Simkins scowled. “Get on with whatever it is you want to say.”

“Be like that then. Our old friend Timney, hearing that I’d returned to the Smoke, crawled out from whichever stone he was hiding under and made himself available to me. I was delighted when he told me that – against my direct orders – he’d kept a copy of the negatives. That’s why I need you. Steadman is the simplest way to put pressure on Turner.”

“You mean blackmail him.”

“Such a nasty word.” He waved his hand as if to disperse a bad smell. The ruby on his finger flashed in the candlelight. “Still, it worked last time – if not quite in the way we’d hoped. I can’t approach Steadman, but you can. Tell him the truth – you need his help.”

“To do what? He’s not a fool.”

“You’ll think of something.”

“And if I don’t?”

Zick got to his dainty feet. “Remember what a sticky end is? You used to like nothing more.”

The champagne – still in its glass – smashed against the door. Wisely, he’d waited until his nemesis had gone.

FOUR

Saturday, 29 October, 10.15 a.m.

The first report came in shortly after ten o’clock. Others soon followed. Five banking houses had been attacked: N. M. Rothschild & Sons, Samuel Montagu & Co., M. Samuel & Co., Seligman Brothers, and S. Japhet & Co. All of them were Jewish. Bottles of blood had been flung against the walls of the noble institutions.

The attacks couldn’t have happened at a better time. Johnny was making little headway with the double murders. Everything was too clean. Matt had wearily informed him that Chittleborough had no criminal record and the only fingerprints found in the flat had been his. No one had seen or heard anything strange on Thursday evening. The killer had shown a clean pair of heels.

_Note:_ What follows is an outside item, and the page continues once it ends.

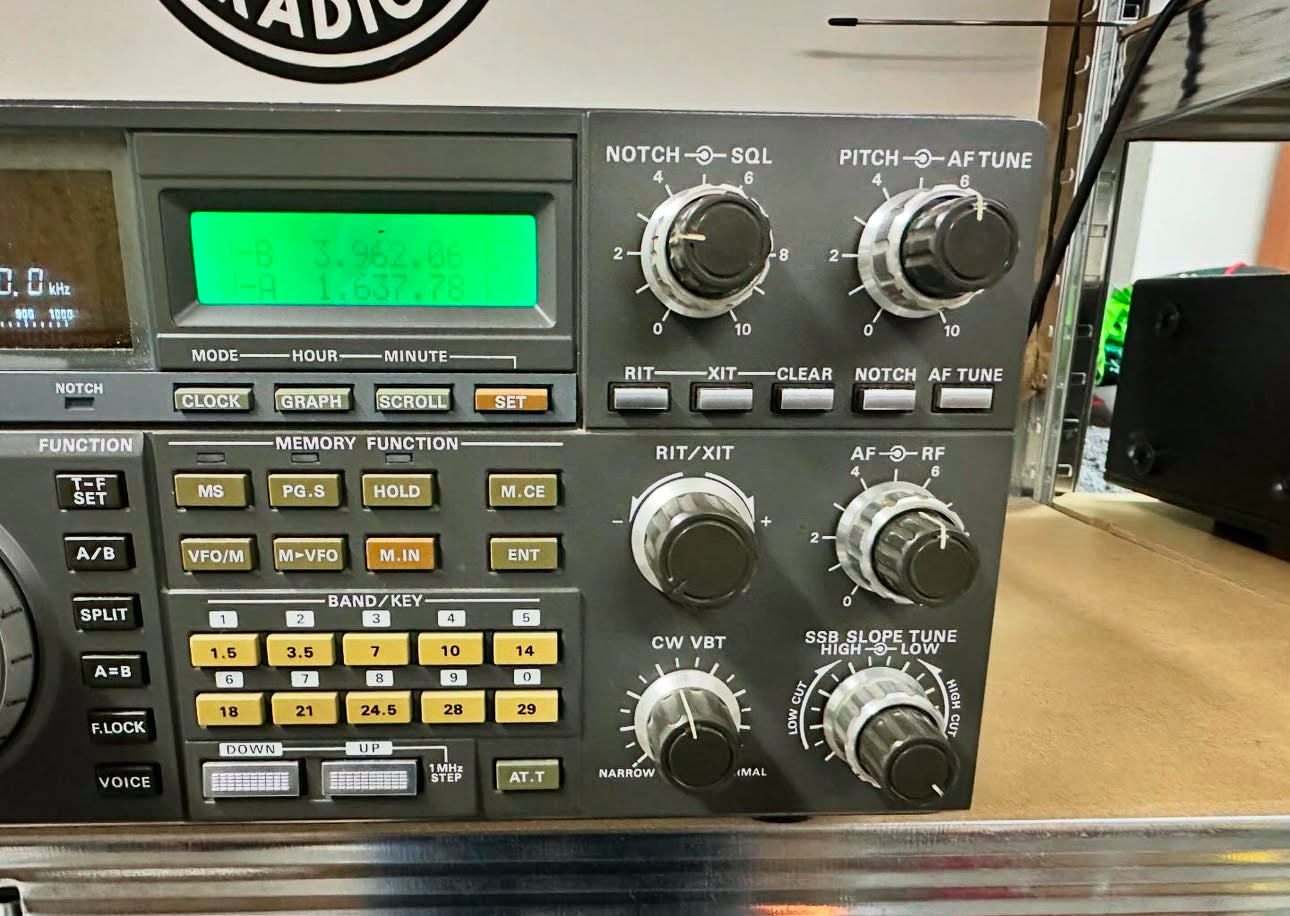 Kenwood TS-940s perfetto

“Someone’s not happy,” said PDQ. “Perhaps they’re blaming the Jews for dragging us – kicking and screaming – towards war. They get blamed for all sorts of things.”

“Perfect scapegoats,” said Johnny. “But Chamberlain’s flying to Munich this morning. Third time lucky.”

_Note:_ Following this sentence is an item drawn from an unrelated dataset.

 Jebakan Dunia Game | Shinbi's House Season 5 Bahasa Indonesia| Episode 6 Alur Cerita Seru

“I hardly think so, Steadman,” said Patsel. “Such – how do you say it? – yo-yo diplomacy is bound to fail. It demonstrates weakness, not strength.” He appeared gratified at the prospect.

“There’s been another one.” Tanfield, who had the desk opposite Johnny’s, brandished a telegram from Reuters. “The next Lord Mayor’s been hurt.”

Mansion House Street was to the City what Piccadilly Circus was to Westminster. It was the very heart of things, where no less than eight arteries met, and as such was usually clogged with traffic. On the map it resembled the head of a splayed octopus with one limb shrivelled.

Johnny stopped the taxi by the monumental headquarters of the Midland Bank. Lutyens had a lot to answer for. The naked boy wrestling a goose above him was a jocular nod towards the building’s location: Poultry. Ten years on, only the southwest corner, regularly lashed by rain, retained a hint of the Portland stone’s original whiteness.

Outside the Bank of England a City cop in reflective white gauntlets waved him and Magnus Monroe, a staff photographer, across the road. The Royal Exchange lay in the fork between Threadneedle Street and Cornhill. The Duke of Wellington and Copenhagen – cast in bronze from captured French cannon – gazed down at him with sightless eyes. The City thrived on making the man in the street feel small.

The Exchange had closed – or been closed – early. One of its constables – instantly recognizable in his blue-and-gold uniform – stood talking to a City cop beneath the portico. As soon as Johnny started climbing the steps, he raised his stick. Johnny kept going.